Discussion copied from here.
  • Galileo Galilei - very easy to read. very informative. thorough, yet not dull. Kingturtle 05:08, 30 Sep 2003 (UTC)
    • Can't second (contributor), but will say this: User:Dandrake, who has done a lot of work on this one, is the son of Galilei biographer Stillman Drake, and very knowledgeable about the subject.—Eloquence 06:55, Oct 9, 2003 (UTC)
      • Reading between the lines, I think you are fishing for a seconder :). I am happy to oblige as it looks like a very good page. Pete 08:21, 9 Oct 2003 (UTC)
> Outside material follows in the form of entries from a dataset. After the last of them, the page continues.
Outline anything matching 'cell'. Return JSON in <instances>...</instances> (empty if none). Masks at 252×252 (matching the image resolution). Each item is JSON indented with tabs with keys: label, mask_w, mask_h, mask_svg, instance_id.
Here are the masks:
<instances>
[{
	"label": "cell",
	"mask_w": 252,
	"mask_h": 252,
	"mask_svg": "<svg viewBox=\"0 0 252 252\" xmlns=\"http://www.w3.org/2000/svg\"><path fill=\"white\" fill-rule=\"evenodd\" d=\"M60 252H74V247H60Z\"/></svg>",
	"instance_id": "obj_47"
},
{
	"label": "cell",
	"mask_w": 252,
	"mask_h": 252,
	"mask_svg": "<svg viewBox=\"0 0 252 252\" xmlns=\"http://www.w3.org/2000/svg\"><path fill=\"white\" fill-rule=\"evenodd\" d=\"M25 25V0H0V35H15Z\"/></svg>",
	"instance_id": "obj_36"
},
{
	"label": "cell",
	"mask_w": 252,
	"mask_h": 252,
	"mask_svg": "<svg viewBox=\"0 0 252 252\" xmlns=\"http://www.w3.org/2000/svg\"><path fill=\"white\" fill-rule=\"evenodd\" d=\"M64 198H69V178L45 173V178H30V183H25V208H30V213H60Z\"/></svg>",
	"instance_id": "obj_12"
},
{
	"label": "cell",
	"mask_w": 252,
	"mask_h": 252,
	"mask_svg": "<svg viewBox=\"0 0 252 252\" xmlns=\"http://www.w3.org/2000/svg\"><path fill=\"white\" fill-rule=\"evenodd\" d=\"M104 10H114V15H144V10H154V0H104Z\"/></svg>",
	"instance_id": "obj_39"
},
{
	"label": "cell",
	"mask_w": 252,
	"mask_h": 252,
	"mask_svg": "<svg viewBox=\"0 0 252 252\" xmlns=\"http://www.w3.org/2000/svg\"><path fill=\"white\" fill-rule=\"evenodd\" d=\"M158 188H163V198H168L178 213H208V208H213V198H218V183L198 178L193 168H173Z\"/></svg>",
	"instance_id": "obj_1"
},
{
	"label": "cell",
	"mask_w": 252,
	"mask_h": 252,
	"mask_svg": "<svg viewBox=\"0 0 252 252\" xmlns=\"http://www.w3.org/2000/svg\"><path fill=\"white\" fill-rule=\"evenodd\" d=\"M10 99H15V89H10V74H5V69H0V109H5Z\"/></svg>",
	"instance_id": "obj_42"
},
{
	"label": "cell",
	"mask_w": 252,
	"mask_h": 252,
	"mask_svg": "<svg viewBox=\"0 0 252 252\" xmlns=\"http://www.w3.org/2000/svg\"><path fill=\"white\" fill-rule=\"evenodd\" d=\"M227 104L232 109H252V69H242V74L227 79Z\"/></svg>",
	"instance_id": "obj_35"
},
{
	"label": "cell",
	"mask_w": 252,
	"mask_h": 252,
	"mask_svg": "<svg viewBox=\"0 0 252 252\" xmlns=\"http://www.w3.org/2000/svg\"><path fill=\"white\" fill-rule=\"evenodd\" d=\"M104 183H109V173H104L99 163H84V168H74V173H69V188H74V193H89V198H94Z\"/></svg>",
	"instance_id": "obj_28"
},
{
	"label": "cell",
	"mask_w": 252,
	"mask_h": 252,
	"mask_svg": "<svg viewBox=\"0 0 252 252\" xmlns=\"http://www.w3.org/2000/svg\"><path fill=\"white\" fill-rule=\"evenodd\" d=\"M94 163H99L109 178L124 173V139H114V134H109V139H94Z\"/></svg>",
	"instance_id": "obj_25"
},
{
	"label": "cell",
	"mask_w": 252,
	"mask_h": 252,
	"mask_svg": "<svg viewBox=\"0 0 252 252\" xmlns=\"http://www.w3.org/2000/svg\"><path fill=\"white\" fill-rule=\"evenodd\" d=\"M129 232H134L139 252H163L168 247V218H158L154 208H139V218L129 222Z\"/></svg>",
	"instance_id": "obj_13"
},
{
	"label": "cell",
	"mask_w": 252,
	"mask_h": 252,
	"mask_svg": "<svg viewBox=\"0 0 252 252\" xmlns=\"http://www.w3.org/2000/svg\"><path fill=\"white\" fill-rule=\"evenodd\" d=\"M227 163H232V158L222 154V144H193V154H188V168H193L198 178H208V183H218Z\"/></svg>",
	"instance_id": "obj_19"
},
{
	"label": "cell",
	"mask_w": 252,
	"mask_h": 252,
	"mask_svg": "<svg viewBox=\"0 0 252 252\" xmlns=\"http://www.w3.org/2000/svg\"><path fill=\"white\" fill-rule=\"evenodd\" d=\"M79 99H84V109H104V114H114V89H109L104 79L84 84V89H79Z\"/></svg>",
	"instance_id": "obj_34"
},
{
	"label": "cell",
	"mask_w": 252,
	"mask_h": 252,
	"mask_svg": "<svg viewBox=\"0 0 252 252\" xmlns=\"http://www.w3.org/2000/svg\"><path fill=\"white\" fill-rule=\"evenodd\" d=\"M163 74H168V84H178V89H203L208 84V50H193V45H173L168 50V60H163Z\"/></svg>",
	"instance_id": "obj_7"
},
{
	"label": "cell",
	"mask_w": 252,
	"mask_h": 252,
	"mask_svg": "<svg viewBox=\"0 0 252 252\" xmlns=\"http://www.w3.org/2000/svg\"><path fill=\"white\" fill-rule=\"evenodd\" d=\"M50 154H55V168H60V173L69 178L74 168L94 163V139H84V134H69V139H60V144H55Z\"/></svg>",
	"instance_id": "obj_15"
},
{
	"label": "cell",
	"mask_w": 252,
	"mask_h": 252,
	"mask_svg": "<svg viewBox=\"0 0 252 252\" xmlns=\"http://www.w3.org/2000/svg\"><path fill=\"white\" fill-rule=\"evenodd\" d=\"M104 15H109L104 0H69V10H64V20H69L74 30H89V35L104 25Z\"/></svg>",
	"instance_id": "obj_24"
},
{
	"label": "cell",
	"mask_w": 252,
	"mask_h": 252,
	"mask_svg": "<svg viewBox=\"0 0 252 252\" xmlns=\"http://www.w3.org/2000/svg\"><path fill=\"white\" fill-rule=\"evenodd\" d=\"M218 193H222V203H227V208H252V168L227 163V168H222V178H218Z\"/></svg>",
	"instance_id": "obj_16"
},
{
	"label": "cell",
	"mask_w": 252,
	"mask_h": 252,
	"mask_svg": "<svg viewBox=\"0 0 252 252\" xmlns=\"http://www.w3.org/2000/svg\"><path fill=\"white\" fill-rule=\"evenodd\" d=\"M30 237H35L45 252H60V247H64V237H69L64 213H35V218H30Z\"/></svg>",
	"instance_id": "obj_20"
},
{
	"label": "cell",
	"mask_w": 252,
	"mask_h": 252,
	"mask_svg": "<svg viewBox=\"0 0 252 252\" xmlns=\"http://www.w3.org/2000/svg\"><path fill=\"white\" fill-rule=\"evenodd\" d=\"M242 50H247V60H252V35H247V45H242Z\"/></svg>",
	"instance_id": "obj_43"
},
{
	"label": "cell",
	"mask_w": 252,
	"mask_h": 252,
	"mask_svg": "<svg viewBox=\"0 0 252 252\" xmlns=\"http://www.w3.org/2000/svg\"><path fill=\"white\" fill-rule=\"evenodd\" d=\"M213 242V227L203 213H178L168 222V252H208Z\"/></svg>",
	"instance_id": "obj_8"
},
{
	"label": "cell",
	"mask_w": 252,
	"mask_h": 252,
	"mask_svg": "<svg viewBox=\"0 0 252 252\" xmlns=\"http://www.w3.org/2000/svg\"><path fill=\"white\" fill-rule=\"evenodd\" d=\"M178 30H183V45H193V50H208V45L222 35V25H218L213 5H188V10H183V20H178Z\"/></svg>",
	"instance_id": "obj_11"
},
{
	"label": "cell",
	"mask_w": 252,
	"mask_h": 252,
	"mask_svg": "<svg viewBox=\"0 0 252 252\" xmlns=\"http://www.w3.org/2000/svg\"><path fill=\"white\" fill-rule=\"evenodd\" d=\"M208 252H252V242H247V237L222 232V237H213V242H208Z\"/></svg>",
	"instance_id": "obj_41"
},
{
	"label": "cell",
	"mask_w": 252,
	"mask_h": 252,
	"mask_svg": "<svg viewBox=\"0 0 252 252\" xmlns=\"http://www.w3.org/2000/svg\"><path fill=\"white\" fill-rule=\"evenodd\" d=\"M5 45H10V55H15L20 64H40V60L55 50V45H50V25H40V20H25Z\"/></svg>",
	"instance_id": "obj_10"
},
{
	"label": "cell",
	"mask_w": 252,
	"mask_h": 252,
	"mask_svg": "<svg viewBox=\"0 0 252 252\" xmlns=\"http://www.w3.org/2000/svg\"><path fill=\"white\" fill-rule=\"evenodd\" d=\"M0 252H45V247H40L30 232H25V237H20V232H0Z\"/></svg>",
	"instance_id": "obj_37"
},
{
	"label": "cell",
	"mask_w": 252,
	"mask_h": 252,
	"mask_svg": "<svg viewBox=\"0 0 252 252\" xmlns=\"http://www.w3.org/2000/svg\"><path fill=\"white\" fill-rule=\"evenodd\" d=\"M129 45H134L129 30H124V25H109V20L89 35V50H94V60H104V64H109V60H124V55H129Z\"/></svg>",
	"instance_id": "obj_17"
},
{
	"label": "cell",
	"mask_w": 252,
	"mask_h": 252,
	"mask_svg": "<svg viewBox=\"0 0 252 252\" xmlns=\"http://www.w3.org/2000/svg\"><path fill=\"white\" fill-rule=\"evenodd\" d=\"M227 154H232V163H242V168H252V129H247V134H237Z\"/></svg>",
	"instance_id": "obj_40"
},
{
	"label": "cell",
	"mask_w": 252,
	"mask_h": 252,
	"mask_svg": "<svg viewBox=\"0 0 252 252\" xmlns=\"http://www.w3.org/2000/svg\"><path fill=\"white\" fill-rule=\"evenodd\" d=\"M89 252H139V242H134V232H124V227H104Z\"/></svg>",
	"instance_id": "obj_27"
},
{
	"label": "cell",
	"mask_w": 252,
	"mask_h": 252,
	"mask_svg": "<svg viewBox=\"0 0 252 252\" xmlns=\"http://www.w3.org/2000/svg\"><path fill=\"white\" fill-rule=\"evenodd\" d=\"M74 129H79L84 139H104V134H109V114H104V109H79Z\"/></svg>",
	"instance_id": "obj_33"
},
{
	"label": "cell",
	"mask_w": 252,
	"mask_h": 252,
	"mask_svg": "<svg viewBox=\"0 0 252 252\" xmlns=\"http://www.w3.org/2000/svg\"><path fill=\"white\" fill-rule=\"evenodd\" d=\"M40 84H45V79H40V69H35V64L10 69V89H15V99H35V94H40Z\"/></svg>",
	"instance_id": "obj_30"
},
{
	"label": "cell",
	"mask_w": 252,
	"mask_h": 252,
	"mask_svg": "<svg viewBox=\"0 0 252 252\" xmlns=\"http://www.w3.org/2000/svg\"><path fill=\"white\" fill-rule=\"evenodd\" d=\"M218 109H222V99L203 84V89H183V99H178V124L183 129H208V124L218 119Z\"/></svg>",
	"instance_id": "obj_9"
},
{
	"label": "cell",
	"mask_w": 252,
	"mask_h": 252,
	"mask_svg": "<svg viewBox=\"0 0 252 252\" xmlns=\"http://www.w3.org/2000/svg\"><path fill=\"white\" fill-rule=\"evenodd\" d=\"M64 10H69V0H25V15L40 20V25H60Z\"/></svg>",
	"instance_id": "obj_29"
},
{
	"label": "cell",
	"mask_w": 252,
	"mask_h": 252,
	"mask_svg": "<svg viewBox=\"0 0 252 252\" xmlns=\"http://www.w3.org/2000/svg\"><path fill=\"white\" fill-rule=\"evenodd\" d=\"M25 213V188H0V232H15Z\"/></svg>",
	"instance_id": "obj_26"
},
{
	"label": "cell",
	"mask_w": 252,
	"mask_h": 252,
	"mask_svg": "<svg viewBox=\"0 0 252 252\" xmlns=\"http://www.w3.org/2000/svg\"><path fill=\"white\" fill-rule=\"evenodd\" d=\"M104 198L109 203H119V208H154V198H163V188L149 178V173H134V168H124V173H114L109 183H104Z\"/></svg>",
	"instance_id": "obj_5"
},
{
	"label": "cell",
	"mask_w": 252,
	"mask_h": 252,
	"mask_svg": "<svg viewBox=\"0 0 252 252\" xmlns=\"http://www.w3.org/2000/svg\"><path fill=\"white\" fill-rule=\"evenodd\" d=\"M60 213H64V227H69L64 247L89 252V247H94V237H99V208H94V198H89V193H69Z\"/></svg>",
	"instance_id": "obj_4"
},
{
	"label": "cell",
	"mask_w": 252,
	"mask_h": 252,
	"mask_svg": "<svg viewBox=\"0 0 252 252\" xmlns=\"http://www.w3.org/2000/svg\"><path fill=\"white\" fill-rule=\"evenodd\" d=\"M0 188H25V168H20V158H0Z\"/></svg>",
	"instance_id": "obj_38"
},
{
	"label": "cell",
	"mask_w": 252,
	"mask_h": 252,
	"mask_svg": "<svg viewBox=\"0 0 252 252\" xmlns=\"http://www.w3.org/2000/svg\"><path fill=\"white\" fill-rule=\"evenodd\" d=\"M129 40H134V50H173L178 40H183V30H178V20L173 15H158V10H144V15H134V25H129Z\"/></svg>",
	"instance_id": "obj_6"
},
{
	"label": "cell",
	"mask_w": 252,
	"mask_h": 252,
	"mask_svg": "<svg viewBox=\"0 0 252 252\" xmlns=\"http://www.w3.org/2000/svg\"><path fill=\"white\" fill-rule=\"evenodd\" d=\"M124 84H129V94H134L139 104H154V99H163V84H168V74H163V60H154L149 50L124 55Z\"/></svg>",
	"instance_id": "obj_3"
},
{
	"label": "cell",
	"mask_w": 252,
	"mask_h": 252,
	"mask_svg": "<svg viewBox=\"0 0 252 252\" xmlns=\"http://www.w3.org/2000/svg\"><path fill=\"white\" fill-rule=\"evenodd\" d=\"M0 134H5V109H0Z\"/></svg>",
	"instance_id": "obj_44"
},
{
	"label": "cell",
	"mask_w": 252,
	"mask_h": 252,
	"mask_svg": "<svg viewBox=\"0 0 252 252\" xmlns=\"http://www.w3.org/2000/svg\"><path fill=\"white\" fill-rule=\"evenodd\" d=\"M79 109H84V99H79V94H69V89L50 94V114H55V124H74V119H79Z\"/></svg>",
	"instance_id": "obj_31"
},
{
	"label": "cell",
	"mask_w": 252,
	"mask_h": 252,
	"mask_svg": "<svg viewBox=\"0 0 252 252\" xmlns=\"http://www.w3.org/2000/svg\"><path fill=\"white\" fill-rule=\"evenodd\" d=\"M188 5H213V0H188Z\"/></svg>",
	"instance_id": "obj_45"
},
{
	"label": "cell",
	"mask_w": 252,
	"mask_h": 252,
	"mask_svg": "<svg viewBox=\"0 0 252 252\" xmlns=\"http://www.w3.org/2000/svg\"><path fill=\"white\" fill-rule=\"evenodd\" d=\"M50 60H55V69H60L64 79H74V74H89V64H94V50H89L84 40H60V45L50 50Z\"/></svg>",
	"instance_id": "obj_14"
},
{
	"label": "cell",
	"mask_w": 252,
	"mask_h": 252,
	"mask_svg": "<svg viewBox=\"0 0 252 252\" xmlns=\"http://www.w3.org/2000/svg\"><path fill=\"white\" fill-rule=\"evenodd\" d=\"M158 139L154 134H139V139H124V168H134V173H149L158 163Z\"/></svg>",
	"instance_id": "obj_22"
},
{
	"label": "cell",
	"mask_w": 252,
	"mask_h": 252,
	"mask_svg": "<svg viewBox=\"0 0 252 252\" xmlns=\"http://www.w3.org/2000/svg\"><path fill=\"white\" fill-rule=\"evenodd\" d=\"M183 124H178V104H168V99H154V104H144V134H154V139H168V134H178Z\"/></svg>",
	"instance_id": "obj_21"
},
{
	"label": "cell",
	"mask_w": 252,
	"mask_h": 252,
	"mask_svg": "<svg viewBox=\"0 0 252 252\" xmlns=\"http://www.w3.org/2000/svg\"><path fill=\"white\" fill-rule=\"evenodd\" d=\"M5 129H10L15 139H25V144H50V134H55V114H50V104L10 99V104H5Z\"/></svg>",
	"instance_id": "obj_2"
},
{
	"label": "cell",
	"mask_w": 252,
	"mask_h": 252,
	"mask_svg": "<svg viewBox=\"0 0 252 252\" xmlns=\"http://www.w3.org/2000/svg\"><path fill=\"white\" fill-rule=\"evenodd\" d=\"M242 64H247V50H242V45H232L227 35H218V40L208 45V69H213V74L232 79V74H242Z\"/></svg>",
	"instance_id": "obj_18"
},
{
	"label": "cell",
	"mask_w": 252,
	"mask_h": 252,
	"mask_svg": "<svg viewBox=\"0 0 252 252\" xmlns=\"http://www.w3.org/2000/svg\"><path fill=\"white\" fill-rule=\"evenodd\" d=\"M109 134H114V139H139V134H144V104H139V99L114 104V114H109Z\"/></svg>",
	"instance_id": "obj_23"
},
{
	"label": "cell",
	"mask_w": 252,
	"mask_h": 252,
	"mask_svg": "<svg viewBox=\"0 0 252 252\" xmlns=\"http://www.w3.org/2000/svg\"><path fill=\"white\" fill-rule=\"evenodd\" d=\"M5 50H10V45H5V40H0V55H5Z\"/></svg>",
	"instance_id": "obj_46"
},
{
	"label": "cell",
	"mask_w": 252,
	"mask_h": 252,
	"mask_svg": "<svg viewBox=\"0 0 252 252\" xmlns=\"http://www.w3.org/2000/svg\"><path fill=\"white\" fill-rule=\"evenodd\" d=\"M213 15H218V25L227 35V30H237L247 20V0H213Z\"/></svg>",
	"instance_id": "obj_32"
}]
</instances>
Article promoted by Iseeaboar 03:14, 4 November 2003



The quote by Andrew Dickson White seriously distorts the position of the Church and particularly of Cardinal Bellarmine, whom he caricatures as "by far the most terrible champion" of anti-scientific dogmatism who "insisted on making science conform to Scripture." On the contrary, Bellarmine went out of his way to conciliate Galileo. His Letter to Fr Foscarini, which was intended primarily for Galileo, said: "If there were a real proof that the Sun is in the centre of the universe, that the Earth is in the third sphere, and that the Sun does not go round the Earth but the Earth round the Sun, then we should have to proceed with great circumspection in explaining passages of Scripture which appear to teach the contrary, and we should rather say that we did not understand them than declare an opinion to be false which is proved to be true. But I do not think there is any such proof since none has been shown to me." Galileo merely replied that it was pointless giving proofs because his opponents would not be able to understand them. Bellarmine's attitude was actually more scientific, as the term is understood today, than Galileo's.